=== PASSAGE GIVEN ===

Oberstar, who says the United/Continental deal will harm competition and
raise fares, said he would explore legislation to stiffen regulation if
the deal is approved. Oberstar voted for airline deregulation 30 years
ago, but said he did not envision an industry of mergers and
mega-carriers.

“When I cast my vote, I expected the antitrust laws to be vigorously
enforced, as did others,” said Oberstar, whose home-state airline,
Northwest, merged with Delta Air Lines in 2008. He also opposed that
deal.

If the deal is approved by antitrust officials at the Justice
Department, United/Continental operating as new United would join Delta
and American Airlines, a unit of AMR Corp , as the three largest
domestic U.S. carriers. They would hold a combined 35 percent share of
the market and new United would command about half of that.

Tilton and Smisek told the aviation and judiciary panels that the merger
was necessary to compete effectively with American, Delta, Germany’s
Lufthansa, and Air France/KLM .

“This is a brutally competitive industry. It is today and will be after
this merger,” Smisek said.

=== DATASET EXTRACT ===

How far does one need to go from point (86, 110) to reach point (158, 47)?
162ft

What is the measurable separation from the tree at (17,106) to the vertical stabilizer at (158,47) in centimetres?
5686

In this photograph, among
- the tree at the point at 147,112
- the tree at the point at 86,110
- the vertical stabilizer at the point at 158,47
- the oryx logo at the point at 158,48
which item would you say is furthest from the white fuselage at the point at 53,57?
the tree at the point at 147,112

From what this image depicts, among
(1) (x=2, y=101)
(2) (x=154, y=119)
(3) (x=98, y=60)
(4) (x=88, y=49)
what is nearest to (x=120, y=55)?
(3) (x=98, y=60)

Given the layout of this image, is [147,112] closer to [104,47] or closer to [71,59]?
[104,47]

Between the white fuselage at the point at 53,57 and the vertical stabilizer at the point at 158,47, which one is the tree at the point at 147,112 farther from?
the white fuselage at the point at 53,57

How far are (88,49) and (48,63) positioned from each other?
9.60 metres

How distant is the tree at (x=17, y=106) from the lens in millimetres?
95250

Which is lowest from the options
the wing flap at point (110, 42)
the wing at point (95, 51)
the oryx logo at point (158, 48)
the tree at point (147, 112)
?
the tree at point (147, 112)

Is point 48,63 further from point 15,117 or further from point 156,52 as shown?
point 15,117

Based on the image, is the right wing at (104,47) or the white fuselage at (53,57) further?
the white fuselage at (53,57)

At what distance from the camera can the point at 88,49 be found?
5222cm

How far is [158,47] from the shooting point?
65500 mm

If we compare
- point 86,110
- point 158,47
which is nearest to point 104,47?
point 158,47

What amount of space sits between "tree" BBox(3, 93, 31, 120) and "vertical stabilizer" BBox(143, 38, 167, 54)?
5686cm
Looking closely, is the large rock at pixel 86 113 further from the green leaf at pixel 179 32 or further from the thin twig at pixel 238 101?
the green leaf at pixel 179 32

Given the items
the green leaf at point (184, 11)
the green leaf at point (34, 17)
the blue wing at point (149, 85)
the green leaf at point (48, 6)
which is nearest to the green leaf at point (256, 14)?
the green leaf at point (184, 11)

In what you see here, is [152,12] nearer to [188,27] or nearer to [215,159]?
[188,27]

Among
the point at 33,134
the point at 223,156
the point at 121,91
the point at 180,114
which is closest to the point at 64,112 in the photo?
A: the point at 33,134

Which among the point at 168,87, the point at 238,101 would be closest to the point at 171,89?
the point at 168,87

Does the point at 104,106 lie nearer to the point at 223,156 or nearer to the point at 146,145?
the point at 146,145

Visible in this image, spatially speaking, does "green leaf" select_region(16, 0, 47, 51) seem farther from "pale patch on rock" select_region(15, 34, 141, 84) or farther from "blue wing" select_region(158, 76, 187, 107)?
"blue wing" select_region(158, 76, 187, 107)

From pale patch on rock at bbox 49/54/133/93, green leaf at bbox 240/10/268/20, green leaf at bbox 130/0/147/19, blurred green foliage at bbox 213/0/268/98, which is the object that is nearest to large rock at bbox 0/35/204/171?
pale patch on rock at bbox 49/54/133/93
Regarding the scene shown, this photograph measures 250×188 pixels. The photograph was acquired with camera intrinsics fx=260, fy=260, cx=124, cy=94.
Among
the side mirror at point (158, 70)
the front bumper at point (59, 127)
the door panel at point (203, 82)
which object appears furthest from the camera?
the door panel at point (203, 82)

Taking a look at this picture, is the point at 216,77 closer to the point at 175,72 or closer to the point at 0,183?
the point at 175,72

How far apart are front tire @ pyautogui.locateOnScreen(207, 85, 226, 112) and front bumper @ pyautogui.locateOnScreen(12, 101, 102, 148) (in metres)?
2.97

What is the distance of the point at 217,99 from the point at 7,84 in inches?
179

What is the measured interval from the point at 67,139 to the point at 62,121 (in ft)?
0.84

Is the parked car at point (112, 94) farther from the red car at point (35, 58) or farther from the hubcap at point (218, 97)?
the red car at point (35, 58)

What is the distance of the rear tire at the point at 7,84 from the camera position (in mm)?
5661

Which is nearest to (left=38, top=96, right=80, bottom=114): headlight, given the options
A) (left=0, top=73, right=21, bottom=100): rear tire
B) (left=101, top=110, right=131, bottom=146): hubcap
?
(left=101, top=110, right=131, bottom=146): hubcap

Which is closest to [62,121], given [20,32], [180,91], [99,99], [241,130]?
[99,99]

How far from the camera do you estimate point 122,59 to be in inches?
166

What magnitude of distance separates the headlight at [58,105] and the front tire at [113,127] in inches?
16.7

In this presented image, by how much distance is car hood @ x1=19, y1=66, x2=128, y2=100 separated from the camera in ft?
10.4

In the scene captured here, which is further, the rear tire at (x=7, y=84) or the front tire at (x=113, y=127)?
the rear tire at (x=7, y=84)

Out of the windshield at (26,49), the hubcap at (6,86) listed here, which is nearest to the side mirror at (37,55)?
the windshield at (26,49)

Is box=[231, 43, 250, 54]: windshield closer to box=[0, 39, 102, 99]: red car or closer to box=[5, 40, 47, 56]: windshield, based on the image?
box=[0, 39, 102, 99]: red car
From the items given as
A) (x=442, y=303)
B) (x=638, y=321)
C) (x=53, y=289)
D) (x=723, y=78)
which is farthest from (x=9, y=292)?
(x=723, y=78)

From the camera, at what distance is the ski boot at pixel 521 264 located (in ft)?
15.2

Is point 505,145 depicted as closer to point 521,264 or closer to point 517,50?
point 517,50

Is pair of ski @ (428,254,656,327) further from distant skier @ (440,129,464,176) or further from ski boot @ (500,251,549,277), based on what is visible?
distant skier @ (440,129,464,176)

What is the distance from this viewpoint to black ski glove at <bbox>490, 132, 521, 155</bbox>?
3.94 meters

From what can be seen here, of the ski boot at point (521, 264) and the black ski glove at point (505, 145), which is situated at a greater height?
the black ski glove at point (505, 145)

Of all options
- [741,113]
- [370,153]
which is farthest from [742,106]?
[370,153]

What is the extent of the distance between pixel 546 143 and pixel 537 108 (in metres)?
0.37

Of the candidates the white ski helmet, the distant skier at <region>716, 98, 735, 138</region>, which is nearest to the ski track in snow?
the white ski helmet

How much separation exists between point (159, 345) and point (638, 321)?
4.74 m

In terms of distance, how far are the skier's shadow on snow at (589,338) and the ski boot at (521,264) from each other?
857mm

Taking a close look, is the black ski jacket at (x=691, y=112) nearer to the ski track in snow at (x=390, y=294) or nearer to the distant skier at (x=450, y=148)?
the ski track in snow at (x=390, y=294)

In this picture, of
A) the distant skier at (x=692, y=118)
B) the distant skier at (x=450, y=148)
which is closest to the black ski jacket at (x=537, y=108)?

===

▶ [SHORT EXERCISE 1]
Summarize the passage on the United/Continental merger in two sentences.
▶ [SHORT EXERCISE 2]
Quote the part of the passage on the United/Continental merger that opens with the words containing "Tilton and Smisek" and closes with "Air France/KLM .".
Use only the passage on the United/Continental merger; the rows play no part here.

▶ [SOLUTION 1]
Oberstar says the United/Continental deal will harm competition and raise fares, and he would explore legislation to stiffen regulation if it is approved. Tilton and Smisek told the aviation and judiciary panels the merger was necessary to compete with American, Delta, Lufthansa, and Air France/KLM, and if antitrust officials at the Justice Department approve it, the new United would join Delta and American as the three largest domestic U.S. carriers.

▶ [SOLUTION 2]
Tilton and Smisek told the aviation and judiciary panels that the merger
was necessary to compete effectively with American, Delta, Germany’s
Lufthansa, and Air France/KLM .